● **Your assignment**
Only an exact copy is wanted: the lines from the one holding "Verweesde golden retriever" through the last line below, minus the pictures.

# # #

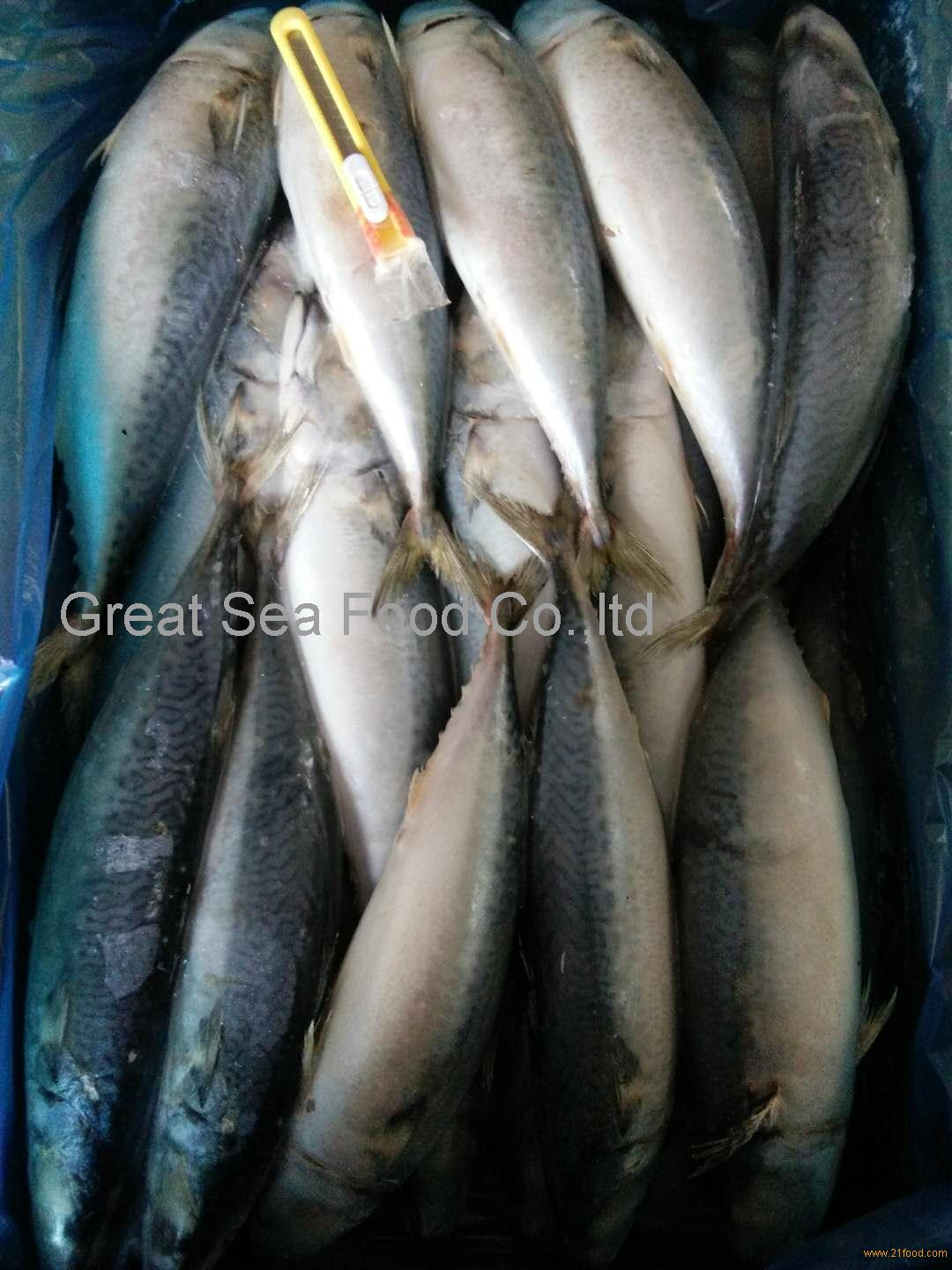 A grade frozen pacific mackerel WR 300-500g/pc for market or canned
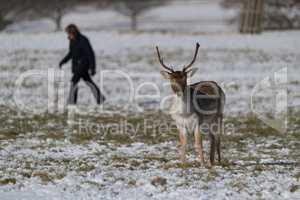 Hiker walking past buck in snowy park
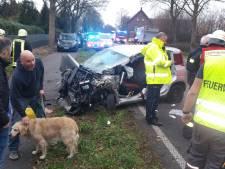 Verweesde golden retriever wordt opgevangen na auto-ongeluk, eigenaar nog steeds in coma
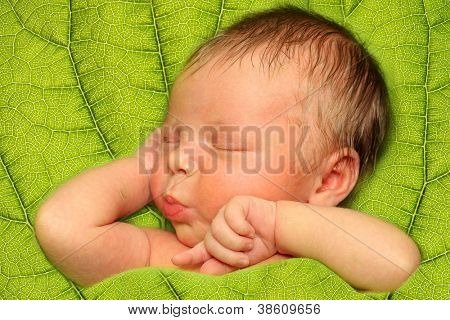 Sleeping Newborn Baby Boy in a Green Leaf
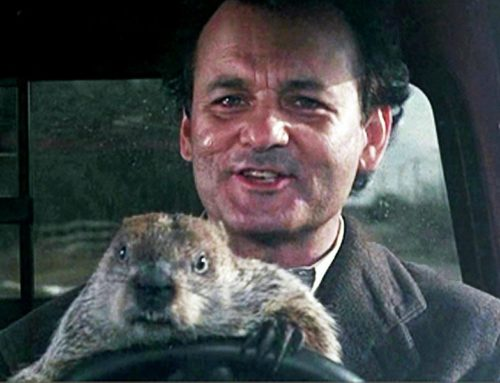 All well at home and work? Replay of Groundhog's Day continues in NYC
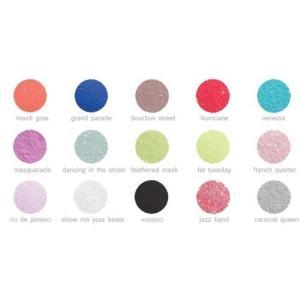 EzFlow ブギーナイツDX カーニバル カラーパウダーコレクションキット アクリル材|rinco-shop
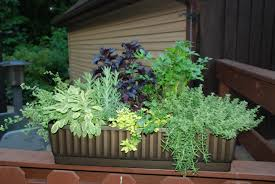 Creative Containers For Gardening Garden Design Garden Design With Garden Containers Pots And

# # #

● **Answer below**
 Verweesde golden retriever wordt opgevangen na auto-ongeluk, eigenaar nog steeds in coma
 Sleeping Newborn Baby Boy in a Green Leaf
 All well at home and work? Replay of Groundhog's Day continues in NYC
 EzFlow ブギーナイツDX カーニバル カラーパウダーコレクションキット アクリル材|rinco-shop
 Creative Containers For Gardening Garden Design Garden Design With Garden Containers Pots And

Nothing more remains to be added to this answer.